• _PROBLEM DESCRIPTION_
Decide whether each statement agrees with the opinion piece on the battle of Idlib below, answering yes or no and quoting the deciding words: (a) Turkey's last stronghold of influence in Syria is Idlib; (b) the main target of the Russian approach in Idlib is the Syrian Democratic Forces; (c) Jordan should turn itself into a regional hub.

• _PROVIDED PASSAGE_
==*==
Sep 16,2018 - Last updated at Sep 16,2018

The battle of Idlib could be the final chapter of the ongoing Syrian crisis. In hindsight, the beginning of the end was the point at which Russia convinced Turkey to join it and the Iran and created the Astana Summit, where they agreed on a series of practical steps, including the re-radicalisation zone. Interestingly, while Russia has been allied with Turkey and Iran to get to this point, the battle of Idlib brings their interests into conflict.

Turkey’s influence in Syria has been diminishing and its final bastion of influence is in Idlib. Turkey took a series of decisions, including joining Russia and Iran in Syria, which distanced it from its NATO allies, particularly the US. Turkey attempted to play both sides and was mugged by reality. While a battle in Idlib is a clear risk to Turkey, given the crisis that it is now facing both politically and economically, ending the crisis and beginning the rebuilding of Syria could be a solution to its problems.

In Idlib, the Russian approach completely contradicts Turkish interests, as the main target is the Turkey-backed Free Syrian Army. While Turkey faces the option of supporting the destruction of one of its key assets in Syria, the backing of which was designed to create a safe zone on the Syrian side of the border. Turkey now faces the options of groveling to the US and NATO or maintaining its position with Russia, both of which have severe down sides.

Turkey could switch and back the American position in Idlib, and still negotiate over the Syrian Democratic Forces (SDF) and their positions that the US support. Turkey could also negotiate an intelligence cooperation with the Syrian government to contain SDF influence, which is a concern to both Damascus and Ankara.

Regardless of the complex web of competing interests amongst the various players in Syria, the battle of Idlib is imminent. The intelligence war is already ramping up between those who want to protect their interests, those who want to leverage future outcomes, those who want to hide evidence of supporting terrorist groups and those who want to smuggle weapons, militants and even cash out of Idlib. Despite all of this, the other side of the battle is likely to be the beginning of a new Syria.

With all of the competing interest, it is difficult to predict what the outcome will look like. However, a stable political solution that leads to the rebuilding of Syria is a far better situation than continuing the destructive tendencies that have dominated the area for many years now.

The level of crisis in both Turkey and Iran could create opportunities for new powerbrokers in Syria. Jordan should develop a clear strategy to position itself to be a key part of Syria’s rebuilding process by activating its borders. This requires a change; not just in personnel and narrative, but by coming up with a long-term strategic vision and rapid political action.

Jordan must start by clearly communicating to its neighbours both in language and action. In order to participate in the future, there is a lot of work to be done in the present. Jordan should seize the opportunity and begin transforming itself into a regional hub, where there is something of interest for all countries.
==*==
• _GIVEN DATA_

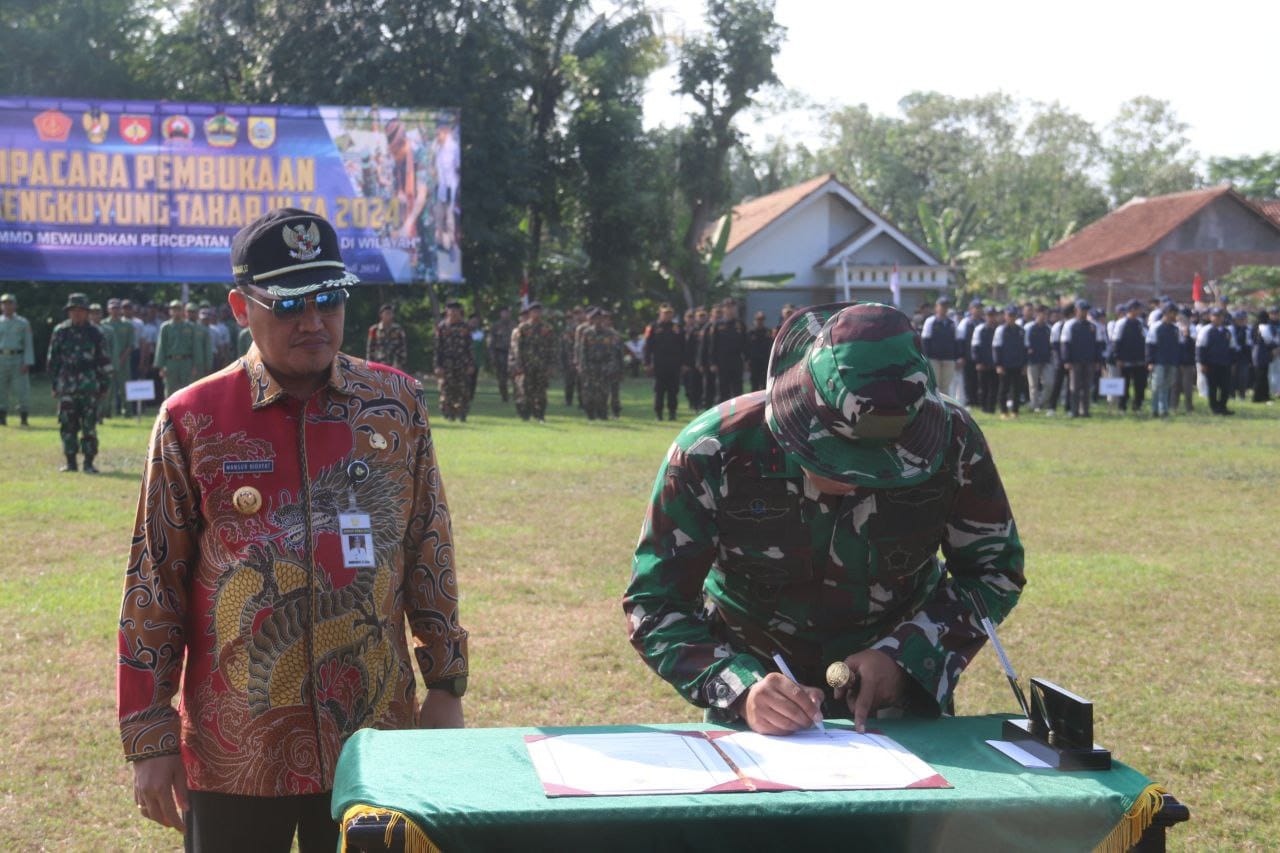 Kodim 0711 Gelar TMMD Sengkuyung Tahap III di Ampelgading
==*==
• _WRITTEN SOLUTION_
(a) Yes: "its final bastion of influence is in Idlib."
(b) No: "the main target is the Turkey-backed Free Syrian Army."
(c) Yes: "Jordan should seize the opportunity and begin transforming itself into a regional hub."